BANGKA – Kekayaan alam yang terkandung di dalam bumi Serumpun Sebalai berupa pasir timah memang sangat fantastis nilainya. Bayangkan saja, dalam rentang waktu 2015 hingga 2022, para pelaku Korupsi tata kelola Timah di Babel diungkap telah berhasil menikmati aliran uang korupsi hingga mencapai sekitar Rp.29 triliun lebih, dari kerugian negara sebesar Rp.300 triliun.
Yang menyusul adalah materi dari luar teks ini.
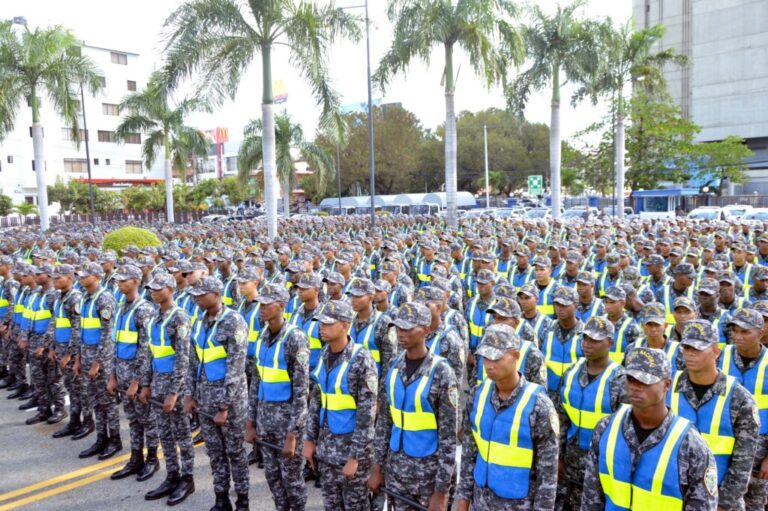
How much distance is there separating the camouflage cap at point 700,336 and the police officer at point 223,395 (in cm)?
341

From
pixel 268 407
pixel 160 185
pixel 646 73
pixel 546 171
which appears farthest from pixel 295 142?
pixel 546 171

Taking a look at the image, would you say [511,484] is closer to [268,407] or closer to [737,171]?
[268,407]

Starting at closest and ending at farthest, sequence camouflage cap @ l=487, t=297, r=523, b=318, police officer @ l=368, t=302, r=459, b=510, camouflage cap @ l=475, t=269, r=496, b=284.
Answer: police officer @ l=368, t=302, r=459, b=510 < camouflage cap @ l=487, t=297, r=523, b=318 < camouflage cap @ l=475, t=269, r=496, b=284

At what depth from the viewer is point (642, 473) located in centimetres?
305

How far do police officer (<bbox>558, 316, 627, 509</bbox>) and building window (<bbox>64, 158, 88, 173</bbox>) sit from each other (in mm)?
61461

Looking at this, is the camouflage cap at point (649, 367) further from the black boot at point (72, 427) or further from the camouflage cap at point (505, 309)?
the black boot at point (72, 427)

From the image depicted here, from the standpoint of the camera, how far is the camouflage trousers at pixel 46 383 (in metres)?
7.95

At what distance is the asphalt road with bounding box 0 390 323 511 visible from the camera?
577 cm

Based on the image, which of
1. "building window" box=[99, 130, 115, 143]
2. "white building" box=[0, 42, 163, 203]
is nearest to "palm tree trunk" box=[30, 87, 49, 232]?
"white building" box=[0, 42, 163, 203]

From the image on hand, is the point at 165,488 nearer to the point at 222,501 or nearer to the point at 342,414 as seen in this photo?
the point at 222,501

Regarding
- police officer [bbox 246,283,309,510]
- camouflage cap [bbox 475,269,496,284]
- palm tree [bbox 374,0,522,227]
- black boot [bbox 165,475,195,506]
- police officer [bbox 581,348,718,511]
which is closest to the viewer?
police officer [bbox 581,348,718,511]

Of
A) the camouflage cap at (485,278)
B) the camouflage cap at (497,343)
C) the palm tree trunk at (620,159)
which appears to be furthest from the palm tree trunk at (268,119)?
the palm tree trunk at (620,159)

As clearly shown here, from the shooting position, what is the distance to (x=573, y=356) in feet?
16.9

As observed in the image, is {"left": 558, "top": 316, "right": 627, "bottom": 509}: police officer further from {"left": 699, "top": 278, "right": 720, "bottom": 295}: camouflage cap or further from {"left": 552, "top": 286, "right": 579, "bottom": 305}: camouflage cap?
{"left": 699, "top": 278, "right": 720, "bottom": 295}: camouflage cap
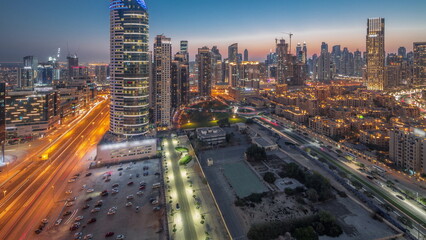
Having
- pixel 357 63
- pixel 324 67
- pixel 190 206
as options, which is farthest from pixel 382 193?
pixel 357 63

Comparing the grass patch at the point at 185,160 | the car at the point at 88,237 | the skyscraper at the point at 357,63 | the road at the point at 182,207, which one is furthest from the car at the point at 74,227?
the skyscraper at the point at 357,63

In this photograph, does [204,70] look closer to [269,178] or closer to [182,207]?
[269,178]

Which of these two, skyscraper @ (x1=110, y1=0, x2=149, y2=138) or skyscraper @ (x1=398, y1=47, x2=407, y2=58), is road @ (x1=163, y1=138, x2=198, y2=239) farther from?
skyscraper @ (x1=398, y1=47, x2=407, y2=58)

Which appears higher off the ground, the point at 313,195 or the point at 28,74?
the point at 28,74

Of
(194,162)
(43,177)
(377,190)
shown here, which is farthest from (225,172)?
(43,177)

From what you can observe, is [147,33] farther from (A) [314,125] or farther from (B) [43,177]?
(A) [314,125]

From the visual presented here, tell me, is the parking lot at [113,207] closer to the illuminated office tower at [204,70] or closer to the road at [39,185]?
the road at [39,185]
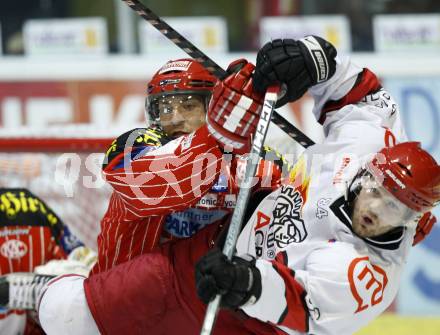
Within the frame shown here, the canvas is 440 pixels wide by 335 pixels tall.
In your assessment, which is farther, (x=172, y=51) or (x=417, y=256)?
(x=172, y=51)

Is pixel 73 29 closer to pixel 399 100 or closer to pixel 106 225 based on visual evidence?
pixel 399 100

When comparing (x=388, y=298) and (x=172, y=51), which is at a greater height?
(x=172, y=51)

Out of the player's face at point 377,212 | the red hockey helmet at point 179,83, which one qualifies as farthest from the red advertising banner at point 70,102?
the player's face at point 377,212

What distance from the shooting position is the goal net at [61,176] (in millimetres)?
3684

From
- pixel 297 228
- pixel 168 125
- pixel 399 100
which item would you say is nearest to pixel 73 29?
pixel 399 100

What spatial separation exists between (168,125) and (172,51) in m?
2.46

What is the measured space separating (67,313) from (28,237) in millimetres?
690

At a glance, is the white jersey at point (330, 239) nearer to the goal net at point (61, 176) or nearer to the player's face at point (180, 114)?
the player's face at point (180, 114)

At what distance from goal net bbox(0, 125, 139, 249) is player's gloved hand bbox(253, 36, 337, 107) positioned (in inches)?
60.5

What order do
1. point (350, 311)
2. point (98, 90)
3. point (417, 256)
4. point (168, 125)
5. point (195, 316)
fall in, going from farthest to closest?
point (98, 90)
point (417, 256)
point (168, 125)
point (195, 316)
point (350, 311)

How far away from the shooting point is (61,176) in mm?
3842

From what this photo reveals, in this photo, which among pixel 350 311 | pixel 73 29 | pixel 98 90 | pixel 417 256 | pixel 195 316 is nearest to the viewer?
pixel 350 311

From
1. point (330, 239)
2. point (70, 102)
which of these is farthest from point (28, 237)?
point (70, 102)

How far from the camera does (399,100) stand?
4715 millimetres
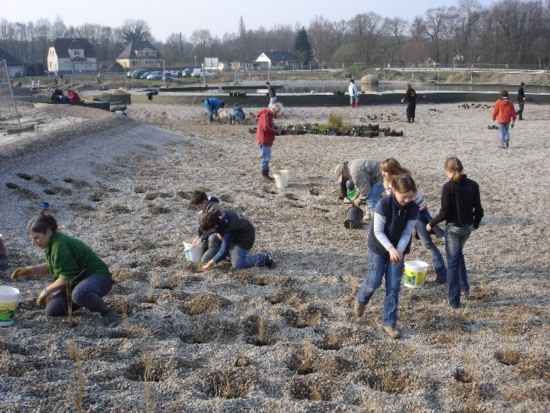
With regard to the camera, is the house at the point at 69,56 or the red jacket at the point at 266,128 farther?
the house at the point at 69,56

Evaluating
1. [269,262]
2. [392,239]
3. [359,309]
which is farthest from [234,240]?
[392,239]

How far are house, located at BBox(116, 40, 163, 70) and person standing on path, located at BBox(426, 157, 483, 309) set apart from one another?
112412mm

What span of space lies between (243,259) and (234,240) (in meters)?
0.25

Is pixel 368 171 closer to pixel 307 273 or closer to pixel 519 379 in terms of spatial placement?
pixel 307 273

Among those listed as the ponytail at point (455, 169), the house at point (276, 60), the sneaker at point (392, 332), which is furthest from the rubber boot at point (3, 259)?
the house at point (276, 60)

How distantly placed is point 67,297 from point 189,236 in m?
3.33

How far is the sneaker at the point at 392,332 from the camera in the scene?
219 inches

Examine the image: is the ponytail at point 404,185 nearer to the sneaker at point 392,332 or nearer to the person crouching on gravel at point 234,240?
the sneaker at point 392,332

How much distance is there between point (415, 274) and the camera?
677 centimetres

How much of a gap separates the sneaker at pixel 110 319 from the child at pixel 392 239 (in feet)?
7.61

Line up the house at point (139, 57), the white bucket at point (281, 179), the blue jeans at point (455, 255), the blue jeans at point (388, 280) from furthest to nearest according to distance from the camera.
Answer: the house at point (139, 57), the white bucket at point (281, 179), the blue jeans at point (455, 255), the blue jeans at point (388, 280)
Fantastis!!!
Hal itu terungkap berdasarkan dakwaan Jaksa Penuntu Umum (JPU) dalam sidang perdana Perkara Kasus Korupsi Timah Babel di Pengadilan Tipikor PN Jakarta Pusat, Rabu (31/7/24).
Dalam sidang dakwaan tersebut, Jaksa juga mengungkap bagaimana modus para pelaku korupsi yang berkolaborasi dengan oknum para Kepala Dinas ESDM Provinsi Babel dalam menggarong kekayaan alam bumi Serumpun Sebalai ini. Berikut kronolginya;
Pada Februari 2018, terjadi pertemuan di Hotel Novotel Bangka Belitung, antara Alwin Albar dan Mochtar Riza Pahlevi Tabrani dengan sejumlah pemilik smelter, termasuk perwakilan dari PT Refined Bangka Tin, CV Venus Inti Perkasa, PT Sariwiguna Binasentosa, PT Stanindo Inti Perkasa, dan PT Tinindo Internusa.
Dalam pertemuan tersebut, Alwin Albar dan Mochtar Riza Pahlevi Tabrani meminta para pemilik smelter untuk memberikan 5% dari kuota ekspor mereka kepada PT Timah, Tbk. Permintaan ini didasarkan pada fakta bahwa bijih timah yang diproduksi oleh smelter tersebut berasal dari penambangan ilegal di wilayah IUP PT Timah, Tbk.
Kesepakatan tercapai bahwa para pemilik smelter swasta akan mengirimkan bijih timah sebesar 5% dari ekspor mereka kepada PT Timah, Tbk. Untuk mengontrol pengiriman tersebut, dibuat sebuah grup WhatsApp bernama “New Smelter”. Namun, karena beberapa smelter tidak setuju, akhirnya dilanjutkan pada pertemuan di Hotel Borobudur Jakarta pada 26 Mei 2018.
Pertemuan di Hotel Borobudur dihadiri oleh mantan Gubernur Provinsi Kepulauan Bangka Belitung, Erzaldi Rosman, Kapolda Bangka Belitung Brigjen (alm) Drs. Syaiful Zachri, Direktur Utama PT Timah, Tbk Mochtar Riza Pahlevi Tabrani, Harvey Moeis serta para pemilik smelter swasta. Pertemuan tersebut menegaskan kembali bahwa smelter swasta harus mengirimkan bijih timah ke PT Timah, Tbk untuk mendukung kepentingan nasional, meskipun bijih timah tersebut berasal dari penambangan ilegal.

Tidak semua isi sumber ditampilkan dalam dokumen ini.